**Data provided**.
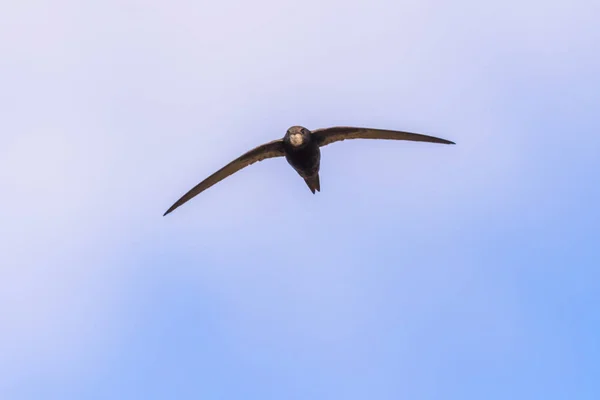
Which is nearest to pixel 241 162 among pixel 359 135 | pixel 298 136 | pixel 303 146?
pixel 303 146

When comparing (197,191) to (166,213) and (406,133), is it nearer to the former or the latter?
(166,213)

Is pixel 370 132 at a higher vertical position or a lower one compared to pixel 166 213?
higher

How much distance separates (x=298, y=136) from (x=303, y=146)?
59 cm

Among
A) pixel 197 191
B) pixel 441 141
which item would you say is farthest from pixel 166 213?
pixel 441 141

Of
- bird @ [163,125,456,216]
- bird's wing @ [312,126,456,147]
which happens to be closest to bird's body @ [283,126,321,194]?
bird @ [163,125,456,216]

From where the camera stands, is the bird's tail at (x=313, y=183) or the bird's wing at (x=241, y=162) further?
the bird's tail at (x=313, y=183)

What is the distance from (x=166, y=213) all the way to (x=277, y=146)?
5.08 m

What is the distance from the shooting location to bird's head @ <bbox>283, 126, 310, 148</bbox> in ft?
106

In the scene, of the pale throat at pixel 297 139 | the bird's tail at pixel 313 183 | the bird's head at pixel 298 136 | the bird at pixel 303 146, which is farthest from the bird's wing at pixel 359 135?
the bird's tail at pixel 313 183

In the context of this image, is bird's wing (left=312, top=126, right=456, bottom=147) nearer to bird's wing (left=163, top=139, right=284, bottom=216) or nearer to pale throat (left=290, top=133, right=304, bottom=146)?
pale throat (left=290, top=133, right=304, bottom=146)

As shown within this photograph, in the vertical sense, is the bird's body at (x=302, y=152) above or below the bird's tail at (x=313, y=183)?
below

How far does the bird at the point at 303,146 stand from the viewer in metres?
32.6

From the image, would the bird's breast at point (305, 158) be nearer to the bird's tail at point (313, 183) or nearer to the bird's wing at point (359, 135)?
the bird's wing at point (359, 135)

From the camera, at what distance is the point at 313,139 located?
33.1 metres
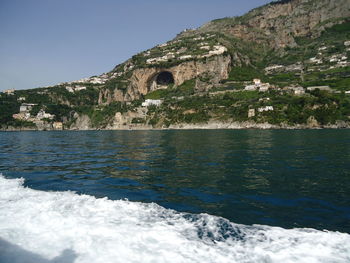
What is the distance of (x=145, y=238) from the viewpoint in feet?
20.0

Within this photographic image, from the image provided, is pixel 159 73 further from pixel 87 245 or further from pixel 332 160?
pixel 87 245

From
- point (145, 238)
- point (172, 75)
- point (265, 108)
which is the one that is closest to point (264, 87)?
point (265, 108)

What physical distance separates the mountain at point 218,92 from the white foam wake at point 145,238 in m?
90.3

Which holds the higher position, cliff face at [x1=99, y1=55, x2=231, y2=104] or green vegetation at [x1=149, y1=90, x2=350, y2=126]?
cliff face at [x1=99, y1=55, x2=231, y2=104]

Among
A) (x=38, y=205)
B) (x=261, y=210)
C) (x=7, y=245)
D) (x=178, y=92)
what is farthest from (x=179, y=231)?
(x=178, y=92)

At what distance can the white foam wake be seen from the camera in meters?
5.29

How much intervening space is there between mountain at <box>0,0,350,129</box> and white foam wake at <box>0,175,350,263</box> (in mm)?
90303

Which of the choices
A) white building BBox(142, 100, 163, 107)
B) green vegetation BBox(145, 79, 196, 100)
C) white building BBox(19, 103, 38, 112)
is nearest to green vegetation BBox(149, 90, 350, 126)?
white building BBox(142, 100, 163, 107)

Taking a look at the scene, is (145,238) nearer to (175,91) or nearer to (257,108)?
(257,108)

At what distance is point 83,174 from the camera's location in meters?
15.0

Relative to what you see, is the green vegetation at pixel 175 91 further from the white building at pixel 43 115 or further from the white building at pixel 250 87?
the white building at pixel 43 115

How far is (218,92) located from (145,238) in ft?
429

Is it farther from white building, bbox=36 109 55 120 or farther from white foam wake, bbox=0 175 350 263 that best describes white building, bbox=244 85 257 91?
white foam wake, bbox=0 175 350 263

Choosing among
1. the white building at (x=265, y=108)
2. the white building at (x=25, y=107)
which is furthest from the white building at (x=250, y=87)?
the white building at (x=25, y=107)
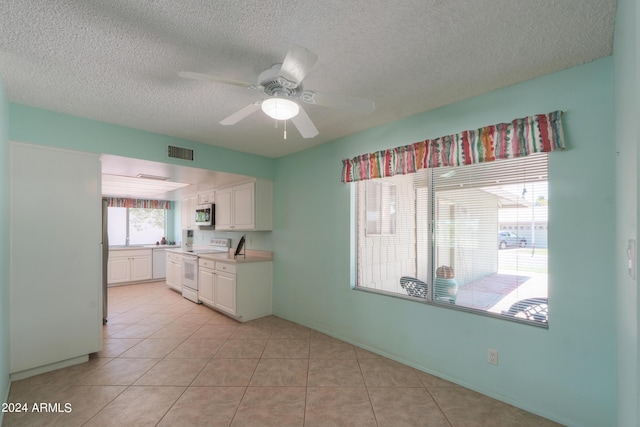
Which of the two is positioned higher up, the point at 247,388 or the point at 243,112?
the point at 243,112

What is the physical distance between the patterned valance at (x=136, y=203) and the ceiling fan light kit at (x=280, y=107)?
690 cm

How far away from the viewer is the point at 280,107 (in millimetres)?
1698

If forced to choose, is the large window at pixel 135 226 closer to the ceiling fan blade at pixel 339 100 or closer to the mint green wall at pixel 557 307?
the mint green wall at pixel 557 307

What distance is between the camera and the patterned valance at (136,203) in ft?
22.5

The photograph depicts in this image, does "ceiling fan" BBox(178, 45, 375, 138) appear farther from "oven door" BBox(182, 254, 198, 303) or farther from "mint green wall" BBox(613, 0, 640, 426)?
"oven door" BBox(182, 254, 198, 303)

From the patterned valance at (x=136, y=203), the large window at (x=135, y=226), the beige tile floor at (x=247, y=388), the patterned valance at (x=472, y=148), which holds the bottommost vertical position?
the beige tile floor at (x=247, y=388)

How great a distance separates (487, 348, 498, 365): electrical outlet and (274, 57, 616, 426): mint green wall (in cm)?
4

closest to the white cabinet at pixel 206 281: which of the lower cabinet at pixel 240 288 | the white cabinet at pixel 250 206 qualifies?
the lower cabinet at pixel 240 288

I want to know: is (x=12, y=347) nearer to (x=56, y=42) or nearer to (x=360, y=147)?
(x=56, y=42)

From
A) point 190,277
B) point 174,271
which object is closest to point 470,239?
point 190,277

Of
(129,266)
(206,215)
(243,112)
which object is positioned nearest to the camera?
→ (243,112)

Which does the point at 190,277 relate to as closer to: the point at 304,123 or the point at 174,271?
the point at 174,271

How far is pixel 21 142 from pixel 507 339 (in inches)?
174

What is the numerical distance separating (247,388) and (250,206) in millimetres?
2574
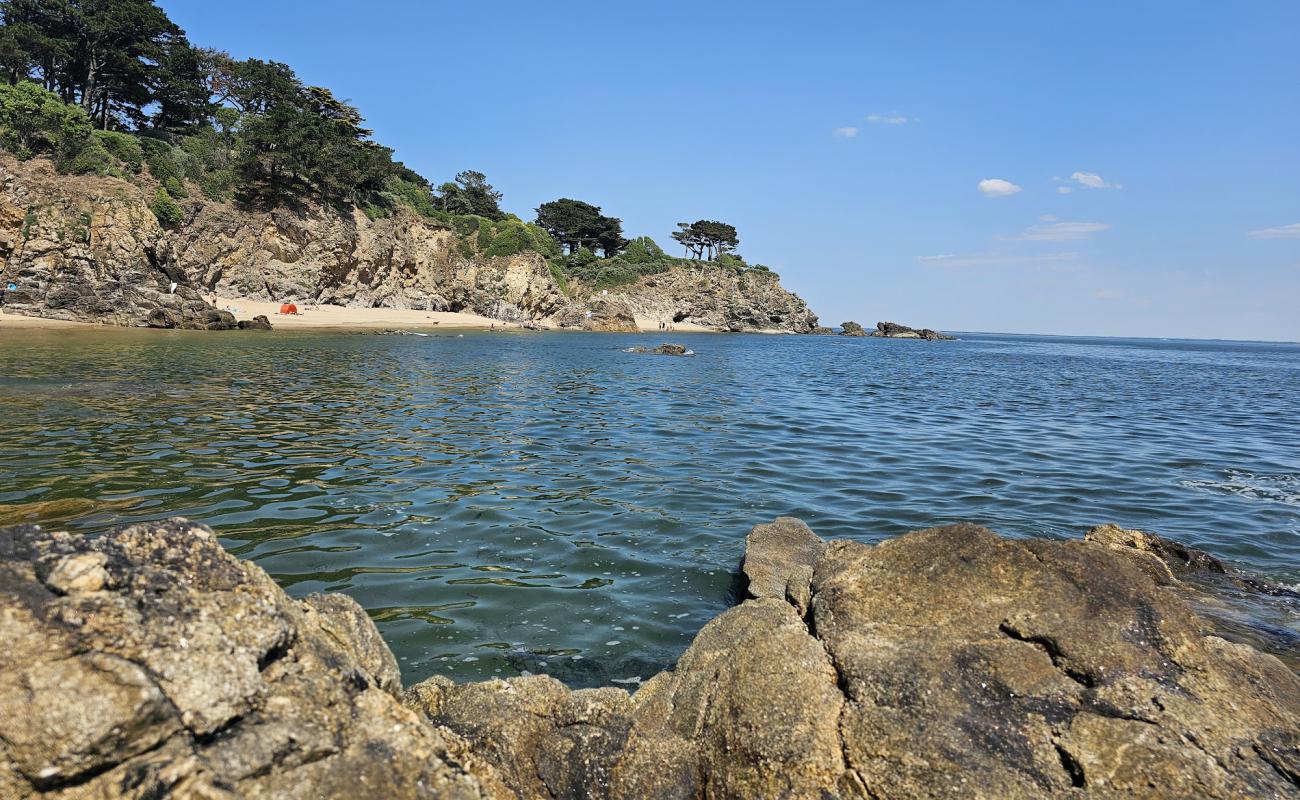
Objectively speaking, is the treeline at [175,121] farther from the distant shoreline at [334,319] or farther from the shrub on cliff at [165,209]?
the distant shoreline at [334,319]

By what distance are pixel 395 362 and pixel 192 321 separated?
20.7 m

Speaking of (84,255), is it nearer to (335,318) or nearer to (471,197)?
(335,318)

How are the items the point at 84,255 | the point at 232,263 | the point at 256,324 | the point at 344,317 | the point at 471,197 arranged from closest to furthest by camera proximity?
the point at 84,255 < the point at 256,324 < the point at 232,263 < the point at 344,317 < the point at 471,197

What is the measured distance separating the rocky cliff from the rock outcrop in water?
4789 cm

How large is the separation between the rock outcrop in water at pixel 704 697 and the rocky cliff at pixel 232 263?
157 ft

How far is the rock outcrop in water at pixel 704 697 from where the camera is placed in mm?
2426

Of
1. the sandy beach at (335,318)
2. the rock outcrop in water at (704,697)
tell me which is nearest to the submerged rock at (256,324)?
the sandy beach at (335,318)

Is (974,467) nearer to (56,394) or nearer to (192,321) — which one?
(56,394)

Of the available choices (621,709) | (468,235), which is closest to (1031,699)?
(621,709)

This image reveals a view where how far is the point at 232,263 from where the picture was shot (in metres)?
57.1

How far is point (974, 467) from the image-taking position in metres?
14.2

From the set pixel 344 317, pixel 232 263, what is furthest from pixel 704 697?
pixel 232 263

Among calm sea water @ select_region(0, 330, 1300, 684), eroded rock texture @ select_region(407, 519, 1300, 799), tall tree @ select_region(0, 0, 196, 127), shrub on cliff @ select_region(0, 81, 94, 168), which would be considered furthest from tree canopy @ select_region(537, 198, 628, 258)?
eroded rock texture @ select_region(407, 519, 1300, 799)

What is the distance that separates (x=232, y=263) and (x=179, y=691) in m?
65.6
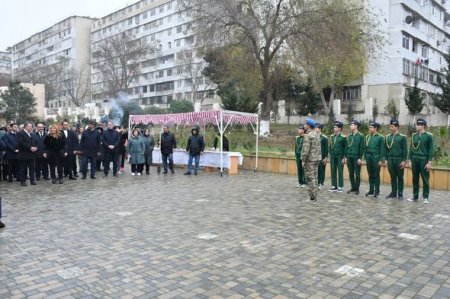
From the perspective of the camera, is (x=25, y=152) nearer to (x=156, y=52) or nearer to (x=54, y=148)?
(x=54, y=148)

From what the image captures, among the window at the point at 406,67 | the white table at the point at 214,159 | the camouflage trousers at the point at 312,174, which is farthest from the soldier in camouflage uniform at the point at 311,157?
Result: the window at the point at 406,67

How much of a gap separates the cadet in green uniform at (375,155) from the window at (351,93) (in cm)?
3594

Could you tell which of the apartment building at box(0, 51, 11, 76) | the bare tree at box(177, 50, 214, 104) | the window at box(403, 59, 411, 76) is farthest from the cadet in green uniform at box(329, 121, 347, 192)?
the apartment building at box(0, 51, 11, 76)

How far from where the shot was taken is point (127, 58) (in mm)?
62031

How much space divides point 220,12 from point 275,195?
63.0 ft

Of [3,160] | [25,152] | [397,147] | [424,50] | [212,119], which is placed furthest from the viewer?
[424,50]

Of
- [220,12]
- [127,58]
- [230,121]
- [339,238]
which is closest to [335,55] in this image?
[220,12]

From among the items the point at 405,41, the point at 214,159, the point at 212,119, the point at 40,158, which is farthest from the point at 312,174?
the point at 405,41

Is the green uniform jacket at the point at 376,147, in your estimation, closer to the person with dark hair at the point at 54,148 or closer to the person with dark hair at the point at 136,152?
the person with dark hair at the point at 136,152

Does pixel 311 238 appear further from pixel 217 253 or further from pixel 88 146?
pixel 88 146

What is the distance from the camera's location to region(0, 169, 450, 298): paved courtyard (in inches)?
177

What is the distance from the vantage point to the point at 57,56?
8875cm

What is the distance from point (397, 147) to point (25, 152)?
10041 millimetres

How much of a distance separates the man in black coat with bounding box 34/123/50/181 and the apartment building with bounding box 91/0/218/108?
5250 centimetres
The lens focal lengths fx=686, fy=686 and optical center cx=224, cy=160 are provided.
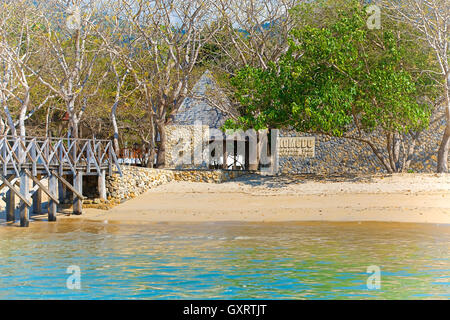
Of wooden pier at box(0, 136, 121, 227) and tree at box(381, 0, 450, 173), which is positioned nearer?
wooden pier at box(0, 136, 121, 227)

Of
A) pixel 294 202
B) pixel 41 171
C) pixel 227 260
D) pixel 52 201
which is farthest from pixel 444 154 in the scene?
pixel 227 260

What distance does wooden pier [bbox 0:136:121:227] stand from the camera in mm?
23812

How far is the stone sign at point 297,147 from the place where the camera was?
123 feet

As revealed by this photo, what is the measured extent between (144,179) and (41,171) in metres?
6.52

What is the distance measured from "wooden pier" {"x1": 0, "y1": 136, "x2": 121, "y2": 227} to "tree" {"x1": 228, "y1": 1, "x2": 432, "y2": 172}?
6.92 m

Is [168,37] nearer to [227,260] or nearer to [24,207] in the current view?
[24,207]

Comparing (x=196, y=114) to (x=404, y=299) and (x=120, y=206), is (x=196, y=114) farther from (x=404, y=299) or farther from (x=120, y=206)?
(x=404, y=299)

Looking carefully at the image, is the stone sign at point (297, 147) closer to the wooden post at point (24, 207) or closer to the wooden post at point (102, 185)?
the wooden post at point (102, 185)

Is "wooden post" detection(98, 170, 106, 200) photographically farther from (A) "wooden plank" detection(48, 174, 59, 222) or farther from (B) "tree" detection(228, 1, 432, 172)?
(B) "tree" detection(228, 1, 432, 172)

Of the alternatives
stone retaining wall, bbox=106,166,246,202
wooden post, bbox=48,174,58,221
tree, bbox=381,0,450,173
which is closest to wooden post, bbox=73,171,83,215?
wooden post, bbox=48,174,58,221

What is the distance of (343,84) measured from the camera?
3072 cm

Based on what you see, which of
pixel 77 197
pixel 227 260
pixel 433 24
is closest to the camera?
pixel 227 260

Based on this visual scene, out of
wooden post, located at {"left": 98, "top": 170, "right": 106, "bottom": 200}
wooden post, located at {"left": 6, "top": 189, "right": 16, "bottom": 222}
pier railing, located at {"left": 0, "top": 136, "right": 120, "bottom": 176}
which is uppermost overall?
pier railing, located at {"left": 0, "top": 136, "right": 120, "bottom": 176}

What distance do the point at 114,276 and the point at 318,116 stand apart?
53.3 feet
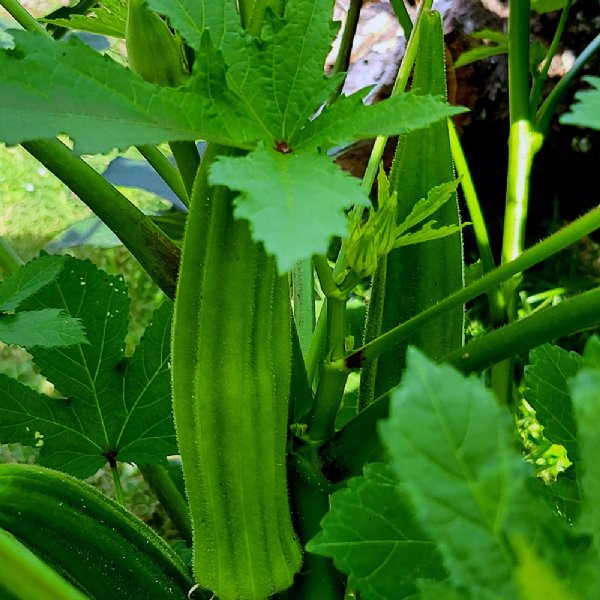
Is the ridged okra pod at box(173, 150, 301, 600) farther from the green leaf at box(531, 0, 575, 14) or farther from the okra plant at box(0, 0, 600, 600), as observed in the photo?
the green leaf at box(531, 0, 575, 14)

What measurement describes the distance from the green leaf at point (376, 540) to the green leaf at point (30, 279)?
32cm

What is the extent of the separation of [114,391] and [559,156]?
170 cm

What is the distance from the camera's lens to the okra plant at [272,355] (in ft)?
1.00

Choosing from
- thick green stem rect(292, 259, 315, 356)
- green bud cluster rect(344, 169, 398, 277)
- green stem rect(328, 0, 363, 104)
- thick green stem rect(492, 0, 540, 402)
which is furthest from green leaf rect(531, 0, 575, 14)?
green bud cluster rect(344, 169, 398, 277)

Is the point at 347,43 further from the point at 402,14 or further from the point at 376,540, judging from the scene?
the point at 376,540

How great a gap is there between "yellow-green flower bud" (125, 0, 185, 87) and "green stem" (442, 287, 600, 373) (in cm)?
28

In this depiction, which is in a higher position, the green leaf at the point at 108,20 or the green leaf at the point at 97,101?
the green leaf at the point at 108,20

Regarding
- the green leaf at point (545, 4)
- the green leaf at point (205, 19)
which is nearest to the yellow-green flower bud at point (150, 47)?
the green leaf at point (205, 19)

**What to do**.
Every line from the one containing "Choosing from" through the end of the entries above must be echoed exactly, with both ends kept.

**Complete output**.
Choosing from
- thick green stem rect(292, 259, 315, 356)
- green bud cluster rect(344, 169, 398, 277)
- green stem rect(328, 0, 363, 104)
- thick green stem rect(492, 0, 540, 402)
which is furthest from green leaf rect(531, 0, 575, 14)?
green bud cluster rect(344, 169, 398, 277)

Is the point at 347,43 further from the point at 402,14 or further from the point at 376,540, judging from the scene?
the point at 376,540

How great a gap is there between "yellow-green flower bud" (125, 0, 185, 87) and "green stem" (442, 287, 600, 373) (in cm)?
28

In this depiction, which is in a higher position, the green leaf at the point at 108,20 or the green leaf at the point at 97,101?
the green leaf at the point at 108,20

Regarding
- the green leaf at point (545, 4)
- the green leaf at point (205, 19)
which is nearest to the yellow-green flower bud at point (150, 47)?
the green leaf at point (205, 19)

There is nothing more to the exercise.